**Exercise 1**
In the antenna description, repeat the text that begins at the words "Current feed-horn based" and stops after "power conversion source.", swapping "rectenna" for "rectifying antenna" each time it occurs.
**Exercise 2**
According to the antenna description, what is the overall thickness of the disclosed integrated antenna array?

**Article**

In one embodiment, a slot array antenna comprising a quartz layer and a silicon layer, wherein the quartz and silicon layers are matched to suppress microwave modes, and a metal layer adjacent to the silicon layer comprising offset cuts.

Description

BRIEF DESCRIPTION OF THE DRAWINGS
FIGS. 1, 2, and 3 illustrate an antenna at 94 GHz.
FIG. 4 illustrates a rectenna at 94 GHz.
FIGS. 5, 6, 7, and 8 illustrate an integrated Si rectenna.
FIGS. 9 and 10 illustrate a 94 GHz integrated horn antenna array.
DESCRIPTION OF THE EMBODIMENTS
The state of the art in 94 GHz antenna array is shown in FIG. 9. This figure describes a micro machined horn based antenna array with an approximate thickness of 1.56 CM. The disclosed technology here produces a 3D integrated ultra thin monolithic antenna array integrated together with the conversion circuits with an overall thickness of less than 1 millimeter.
The novelty of our technology lies 1) The uniquely designed composite slot array consisting of the quartz and Si matching layers suppress the unwanted microwave modes in the substrate and produces a reception pattern with better than 20 dB suppression of the side lobes. As a result, pixels can be placed very close to each other producing high density pattern for the antenna and its conversion circuit. 2) Simple process technology for fabrication of the antenna array 3) Design of SBD array and corresponding matching circuits, geometrically layed out to meet the “footprint” of the pixels 4) 3D integration of the Active circuits to produce a monolithic power device.
Current feed-horn based integrated rectenna arrays at 94 GHz are difficult to fabricate and are too thick (1.5 cm). The processing of the rectenna limits its yield and the thickness of rectenna prevents its use in small sensor networks as an energy conversion element. Also conversion of the RF waves into DC power will require a layer of power conversion elements (rectifiers and matching network) that is hard to integrate with the horns. This combination of issues prohibits the development of monolithic power source at this frequency
A new generation of Si based low profile slot based compost antenna array is developed that can readily be integrated with the Si based (or GaAs based) conversion circuitry enabling the construction of an all in one ultra thin 94 GHz power conversion source.

**Given information**
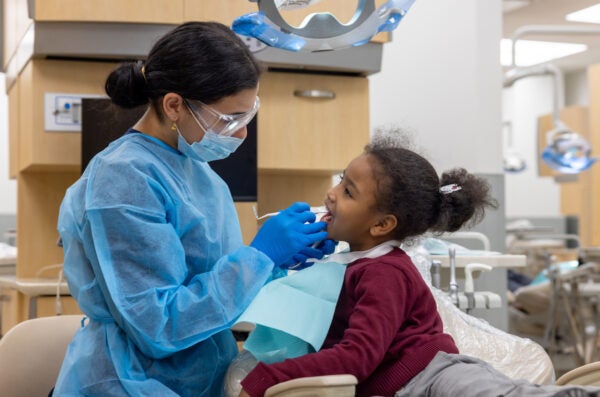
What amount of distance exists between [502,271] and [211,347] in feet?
9.78

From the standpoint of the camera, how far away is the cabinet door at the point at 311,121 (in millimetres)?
A: 3377

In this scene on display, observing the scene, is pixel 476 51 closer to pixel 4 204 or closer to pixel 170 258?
pixel 170 258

**Exercise solution 1**
Current feed-horn based integrated rectifying antenna arrays at 94 GHz are difficult to fabricate and are too thick (1.5 cm). The processing of the rectifying antenna limits its yield and the thickness of rectifying antenna prevents its use in small sensor networks as an energy conversion element. Also conversion of the RF waves into DC power will require a layer of power conversion elements (rectifiers and matching network) that is hard to integrate with the horns. This combination of issues prohibits the development of monolithic power source at this frequency
A new generation of Si based low profile slot based compost antenna array is developed that can readily be integrated with the Si based (or GaAs based) conversion circuitry enabling the construction of an all in one ultra thin 94 GHz power conversion source.

**Exercise solution 2**
Less than 1 millimeter.